Managing Type 1 Diabetes (T1D) demands constant vigilance as individuals strive to regulate their blood glucose levels and avoid dysglycemia, including hyperglycemia and hypoglycemia. Despite advances in automated insulin delivery (AID) systems, achieving optimal glycemic control remains challenging. These systems integrate data from wearable devices such as insulin pumps and continuous glucose monitors (CGMs), helping reduce variability and improve time in range. However, they often fail to prevent dysglycemia due to limitations in prediction algorithms that cannot accurately anticipate glycemic excursions. This limitation highlights the need for more advanced glucose forecasting methods. To address this need, we introduce GLIMMER (Glucose Level Indicator Model with Modified Error Rate), a modular and architecture-agnostic training framework for glucose forecasting. GLIMMER combines structured preprocessing, a region-aware loss formulation, and genetic algorithm-based weight optimization to emphasize prediction accuracy in dysglycemic regions. We evaluate GLIMMER using two datasets: the publicly available OhioT1DM dataset and a newly collected AZT1D dataset consisting of data from 25 individuals with T1D. Our analyses demonstrate that GLIMMER consistently improves forecasting performance across baseline architectures, reducing RMSE and MAE by up to 24.6% and 29.6%, respectively. Additionally, GLIMMER achieves a recall of 98.4% and an F1-score of 86.8% for dysglycemia prediction, highlighting strong performance in clinically high-risk regions. Compared with state-of-the-art models containing millions of parameters-such as TimesNet (18.7M), BG-BERT (2.1M), and Gluformer (11.2M)-GLIMMER attains comparable accuracy while using only 10K parameters, demonstrating its efficiency as a lightweight and architecture-agnostic solution for glycemic forecasting.

Figures (4)

• Figure 1: Blood glucose readings captured every 5 minutes. Regions are labeled as follows: (1) Hypoglycemia (below 70 mg/dL, blue), (2) Normal range, and (3) Hyperglycemia (above 180 mg/dL, red). Dashed lines indicate hypoglycemia (blue) and hyperglycemia (red) thresholds.

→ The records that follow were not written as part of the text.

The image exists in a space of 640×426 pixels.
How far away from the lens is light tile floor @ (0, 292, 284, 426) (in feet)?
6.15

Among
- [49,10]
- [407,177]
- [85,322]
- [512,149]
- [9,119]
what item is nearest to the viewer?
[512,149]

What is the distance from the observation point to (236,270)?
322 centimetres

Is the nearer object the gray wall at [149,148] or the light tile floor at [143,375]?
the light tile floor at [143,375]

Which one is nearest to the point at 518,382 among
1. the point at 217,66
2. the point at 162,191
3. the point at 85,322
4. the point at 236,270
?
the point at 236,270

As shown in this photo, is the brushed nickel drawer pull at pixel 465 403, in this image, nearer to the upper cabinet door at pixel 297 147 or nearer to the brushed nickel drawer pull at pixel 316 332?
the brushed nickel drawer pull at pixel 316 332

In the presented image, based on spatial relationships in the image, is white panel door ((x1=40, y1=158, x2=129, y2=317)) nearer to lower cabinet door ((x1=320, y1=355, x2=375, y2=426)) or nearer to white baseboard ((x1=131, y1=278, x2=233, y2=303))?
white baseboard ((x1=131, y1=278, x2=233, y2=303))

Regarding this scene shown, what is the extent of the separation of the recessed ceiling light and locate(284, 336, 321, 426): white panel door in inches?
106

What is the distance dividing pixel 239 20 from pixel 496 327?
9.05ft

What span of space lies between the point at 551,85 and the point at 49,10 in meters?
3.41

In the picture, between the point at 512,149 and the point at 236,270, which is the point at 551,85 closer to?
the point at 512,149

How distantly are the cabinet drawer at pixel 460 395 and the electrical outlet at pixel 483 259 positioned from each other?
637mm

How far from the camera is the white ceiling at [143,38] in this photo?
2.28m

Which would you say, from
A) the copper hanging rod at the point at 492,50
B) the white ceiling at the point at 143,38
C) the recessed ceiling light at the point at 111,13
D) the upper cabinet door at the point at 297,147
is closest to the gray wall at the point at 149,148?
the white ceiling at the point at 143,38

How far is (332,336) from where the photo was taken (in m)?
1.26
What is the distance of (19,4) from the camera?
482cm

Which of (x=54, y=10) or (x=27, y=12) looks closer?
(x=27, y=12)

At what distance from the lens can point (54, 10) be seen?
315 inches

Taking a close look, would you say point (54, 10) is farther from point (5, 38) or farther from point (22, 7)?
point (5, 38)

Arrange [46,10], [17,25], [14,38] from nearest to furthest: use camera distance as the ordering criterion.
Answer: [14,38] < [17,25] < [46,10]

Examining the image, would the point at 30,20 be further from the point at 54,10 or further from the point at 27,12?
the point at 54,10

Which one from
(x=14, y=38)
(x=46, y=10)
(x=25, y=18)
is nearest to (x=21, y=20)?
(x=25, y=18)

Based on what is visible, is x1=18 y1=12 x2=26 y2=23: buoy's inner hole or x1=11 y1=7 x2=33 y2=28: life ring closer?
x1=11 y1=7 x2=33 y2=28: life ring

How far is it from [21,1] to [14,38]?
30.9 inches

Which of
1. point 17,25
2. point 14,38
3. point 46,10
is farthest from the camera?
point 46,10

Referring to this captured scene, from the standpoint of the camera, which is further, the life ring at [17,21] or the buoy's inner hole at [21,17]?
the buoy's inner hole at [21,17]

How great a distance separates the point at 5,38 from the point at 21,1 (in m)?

• Figure 2: The proposed GLIMMER methodology for predicting blood glucose levels in patients with T1D. CGM data undergo preprocessing and feature extraction before being split for training and testing. A genetic algorithm optimizes a custom loss function used to train an architecture-agnostic prediction model (e.g., CNN-LSTM, Transformer), which is then evaluated on the test data using the finalized parameters.
• Figure 3: Forecasting comparison between baseline models and their GLIMMER-enhanced versions for patient 552 from the OhioT1DM test dataset. The solid black line represents the real CGM values. Dashed black and gray lines mark the hyperglycemia and hypoglycemia thresholds. The black circles highlight dysglycemic events that were correctly detected by GLIMMER but missed by the respective baseline models.
• Figure 4: Clarke Error Grid for CNN-LSTM and Transformer models, with and without GLIMMER, across both datasets. Subfigures (a)–(d) correspond to the OhioT1DM and AZT1D datasets using the CNN-LSTM baseline model and its GLIMMER-enhanced version, respectively. Subfigures (e)–(h) show the same comparison using the Transformer architecture. In each case, GLIMMER improves the clustering of predictions near the x=y line.